シャンクスはその度、苦言を呈してくれているがそれでも鍵を架けるなとは言わない。それはベンの考えを頭から否定していないからで、彼の想いを汲んでの事なのだろう。

それでも夜は、

キッドの居ない夜は、

息が継げなく成る程、不安で淋しい物だった。


甲板で潮の薫りを嗅ぐと、その不安は少しだけ薄れる様な気がした。

冷たい夜風を思いっきり肺に溜めてからサラはか細く歌い始めた。


糸が切れる寸前までピンと張った様なその歌声は、それを聴く者の心をキリキリと痛ませるだろう。

月が彼女から零れる悲しさの一筋を煌めかせた。


ふつり、と途切れるように終わった歌の後、聞こえた低い声にサラは肩を震わせた。


「綺麗な歌だな。…………だが、哀しい歌だ。」

振り向いた先に、キッドによく似た赤色が靡いていた。




泣いてたのか、

小さく囁かれた言葉は本当に小さくて、唇に乗せただけで彼女には届かなかった。
驚いたままの様子でじっと見つめる深い青に誘われるようにシャンクスは手を伸ばす。
華奢な肩は引き寄せれば抗うことなく自分の胸元まで落ちてきた。

目をぱちくりと瞬かせた彼女の瞳から新しい涙が零れて、シャンクスは慌ててそれを拭ってやろうと手を上げる。

だが、その指は彼女の涙に濡れはしなかった。それどころか抱き寄せた筈の彼女の温もりすら離れていた。

ほんの、さっきまでされるがままだった彼女の思いの外ハッキリとした拒絶に今度はシャンクスが目を瞠〈みは〉った。

目の前には拭い損なった涙ごと目をごしごしと擦る彼女。

「そんなに擦ったらウサギみたいになっちまうぞ?」

苦笑いで溢せば、サラは罰の悪いように俯いた。

「……泣いても、良いんだぞ?」

殊更、声を和らげて掛けてやった言葉に彼女はふるふると首を振る。

……どう見ても、もう限界だろうが。

そう思ってもそれは心の中に留めておく。

「………そうか、…」


シャンクスは無理に促したりはしなかった。


……今はまだ、な。


「さっきの、もう1度聴かせてくれ。」

サラはゆるゆると顔を上げはしたが、その言葉にも彼女は首を振る。

「…どうしてか、訊いても良いか?」

その問いに、サラは少し間を持って答えた。まるでその時の事を思い出しながら話すように。

「私の…声も、歌も、全部……オ、…『キッドさん』の物だから…」

そう言って、手の甲にある彼女には不似合いな傷を撫でさすった。

「こんな傷をお前につけた男に《義理立て》か?お前の男は、お前を上手に愛してくれるか?」

思ったよりも剣呑な声になったその問い掛けにシャンクス自体驚いたが、いきなり核心をつかれて彼女もまた驚いている様だった。

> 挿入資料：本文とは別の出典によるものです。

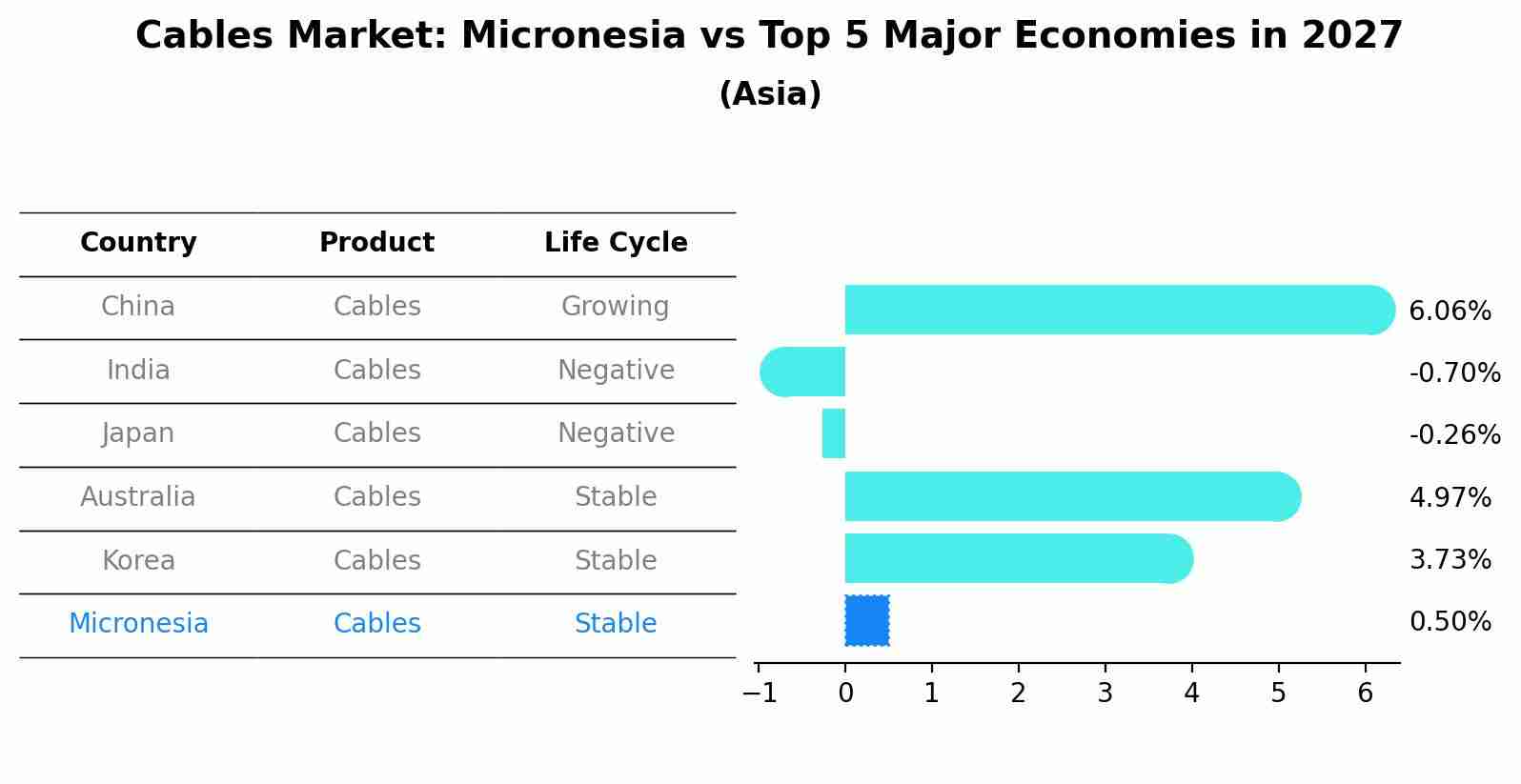 Cables Market: Micronesia vs Top 5 Major Economies in 2027
(Asia)

| Country | Product | Life Cycle |
|---|---|---|
| China | Cables | Growing |
| India | Cables | Negative |
| Japan | Cables | Negative |
| Australia | Cables | Stable |
| Korea | Cables | Stable |
| Micronesia | Cables | Stable |

6.06%
-0.70%
-0.26%
4.97%
3.73%
0.50%

−1 0 1 2 3 4 5 6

「これ、は…そんなんじゃありません。これは、私にとっては《約束の証》だから…だから、消えたら困ります。上手に愛して欲しいなんて思いません。私こそ、そう…したい…。」

甲から掌まで貫通するその傷痕は決して美しい物では無いけれど、それでもその傷を見るだけで、サラは安心を手に入れる事が出来るのだ。

《義理立て》とか、そんな物じゃ無い。
これが唯一キッドと自分を繋げる《絆》で、《約束の証》だ。

だから、誰にも触られたくないし、非難もされたくない。
ましてやそれを理由にキッドを貶〈おとし〉めるなんて許せる事では無い。

それに愛されたいんじゃ無い。キッドはそんな物くれない。でも、それでも愛したい。

今までずっと、死にたいだけだった。
だから、自分の人生も体も命すらも、流されるまま生きてきた。
でもそれではキッドのそばには居られない。キッドの傍では、色々な事が目まぐるしく自分に向かってくる。でもそれに立ち向かわなければ押し流されてキッドからどんどん離されてしまう。


真っ直ぐ見つめられて放たれたサラの言葉に、シャンクスは息を呑んだ。

意志の宿るその瞳を、素直に美しいと思った。だからそれは簡単に言葉にできた。

「…悪かった。俺が言う事じゃ無かった。」






サラが戻って暫くシャンクスは船縁に凭れたまま、夜の海を見ていた。

シャンクスが素直に謝ったからなのか、その後慌てたようにペコペコ頭を下げだした彼女の話には多少からず驚かされた。

「まさか、能力者だったとは。」

誰に聞かせるでも無く呟いた後、深いため息をついた。

「……あ〜…ベンの奴になんて説明したもんか……」

そしてもう1つ。

彼女を乗せてからずっと感じる大きな存在。

「……ま、それはアイツも気付いてるようだし、いっか。」

なんとかならぁ〜な、

そう溢しながらぐっと伸びをしてからシャンクスはその場を後にした。